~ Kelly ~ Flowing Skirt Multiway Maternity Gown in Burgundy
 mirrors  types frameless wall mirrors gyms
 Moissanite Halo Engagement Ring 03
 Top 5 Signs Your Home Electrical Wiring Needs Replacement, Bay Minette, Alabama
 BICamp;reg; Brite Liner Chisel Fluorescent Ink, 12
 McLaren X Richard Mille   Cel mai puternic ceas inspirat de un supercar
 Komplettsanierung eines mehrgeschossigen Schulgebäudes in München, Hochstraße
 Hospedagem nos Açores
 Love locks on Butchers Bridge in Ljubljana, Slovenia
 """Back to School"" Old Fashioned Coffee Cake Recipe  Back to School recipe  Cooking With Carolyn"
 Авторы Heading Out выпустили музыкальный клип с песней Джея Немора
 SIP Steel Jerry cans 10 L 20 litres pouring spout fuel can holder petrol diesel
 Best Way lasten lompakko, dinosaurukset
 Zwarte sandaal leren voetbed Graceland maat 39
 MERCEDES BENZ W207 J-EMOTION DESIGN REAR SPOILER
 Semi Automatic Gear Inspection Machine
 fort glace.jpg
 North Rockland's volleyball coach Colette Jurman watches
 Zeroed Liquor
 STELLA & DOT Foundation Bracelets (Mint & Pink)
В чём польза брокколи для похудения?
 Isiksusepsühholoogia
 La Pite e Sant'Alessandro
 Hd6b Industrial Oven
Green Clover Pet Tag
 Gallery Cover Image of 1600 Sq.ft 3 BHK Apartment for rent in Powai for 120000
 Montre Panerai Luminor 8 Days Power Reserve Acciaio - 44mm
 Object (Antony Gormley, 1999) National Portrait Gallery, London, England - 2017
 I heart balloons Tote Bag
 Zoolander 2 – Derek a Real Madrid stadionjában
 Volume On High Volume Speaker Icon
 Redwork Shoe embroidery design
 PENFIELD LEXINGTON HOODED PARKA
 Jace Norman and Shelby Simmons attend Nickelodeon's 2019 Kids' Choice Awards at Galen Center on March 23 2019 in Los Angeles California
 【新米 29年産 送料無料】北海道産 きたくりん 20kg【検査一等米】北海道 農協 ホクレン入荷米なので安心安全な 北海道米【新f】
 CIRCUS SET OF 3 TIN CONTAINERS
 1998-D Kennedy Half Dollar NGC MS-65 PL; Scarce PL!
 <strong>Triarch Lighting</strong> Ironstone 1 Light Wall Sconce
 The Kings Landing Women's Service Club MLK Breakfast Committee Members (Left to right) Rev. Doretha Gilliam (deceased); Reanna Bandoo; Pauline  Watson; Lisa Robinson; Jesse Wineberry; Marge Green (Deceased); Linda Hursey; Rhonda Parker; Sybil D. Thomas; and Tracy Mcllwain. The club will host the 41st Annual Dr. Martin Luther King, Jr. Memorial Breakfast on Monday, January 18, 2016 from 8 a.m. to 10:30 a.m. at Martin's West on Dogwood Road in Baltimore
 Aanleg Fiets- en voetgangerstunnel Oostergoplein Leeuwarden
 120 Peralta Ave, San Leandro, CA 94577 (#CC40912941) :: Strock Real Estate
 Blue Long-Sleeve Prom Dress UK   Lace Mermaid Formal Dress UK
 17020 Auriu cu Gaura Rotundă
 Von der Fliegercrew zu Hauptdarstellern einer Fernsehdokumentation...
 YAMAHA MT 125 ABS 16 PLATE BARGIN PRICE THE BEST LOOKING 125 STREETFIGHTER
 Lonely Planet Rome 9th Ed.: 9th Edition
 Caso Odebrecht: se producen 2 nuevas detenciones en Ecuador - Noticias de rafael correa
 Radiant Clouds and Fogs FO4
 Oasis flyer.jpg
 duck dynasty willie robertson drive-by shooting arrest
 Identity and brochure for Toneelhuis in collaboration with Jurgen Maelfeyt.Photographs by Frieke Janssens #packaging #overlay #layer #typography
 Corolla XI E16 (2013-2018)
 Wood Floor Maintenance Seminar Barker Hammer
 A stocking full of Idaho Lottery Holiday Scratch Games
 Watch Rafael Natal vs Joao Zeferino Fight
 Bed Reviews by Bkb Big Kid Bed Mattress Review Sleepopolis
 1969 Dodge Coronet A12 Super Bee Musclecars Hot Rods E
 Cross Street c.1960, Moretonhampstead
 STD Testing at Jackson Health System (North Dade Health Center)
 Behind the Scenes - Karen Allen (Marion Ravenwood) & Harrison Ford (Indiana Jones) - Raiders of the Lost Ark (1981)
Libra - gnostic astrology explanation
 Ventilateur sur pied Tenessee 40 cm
------------------------------------------------
WHAT THE TASK ASKS
Reproduce every line from the preceding data in which the word "Green" can be found.

OUTPUT FOR THIS EXERCISE
Green Clover Pet Tag
 The Kings Landing Women's Service Club MLK Breakfast Committee Members (Left to right) Rev. Doretha Gilliam (deceased); Reanna Bandoo; Pauline  Watson; Lisa Robinson; Jesse Wineberry; Marge Green (Deceased); Linda Hursey; Rhonda Parker; Sybil D. Thomas; and Tracy Mcllwain. The club will host the 41st Annual Dr. Martin Luther King, Jr. Memorial Breakfast on Monday, January 18, 2016 from 8 a.m. to 10:30 a.m. at Martin's West on Dogwood Road in Baltimore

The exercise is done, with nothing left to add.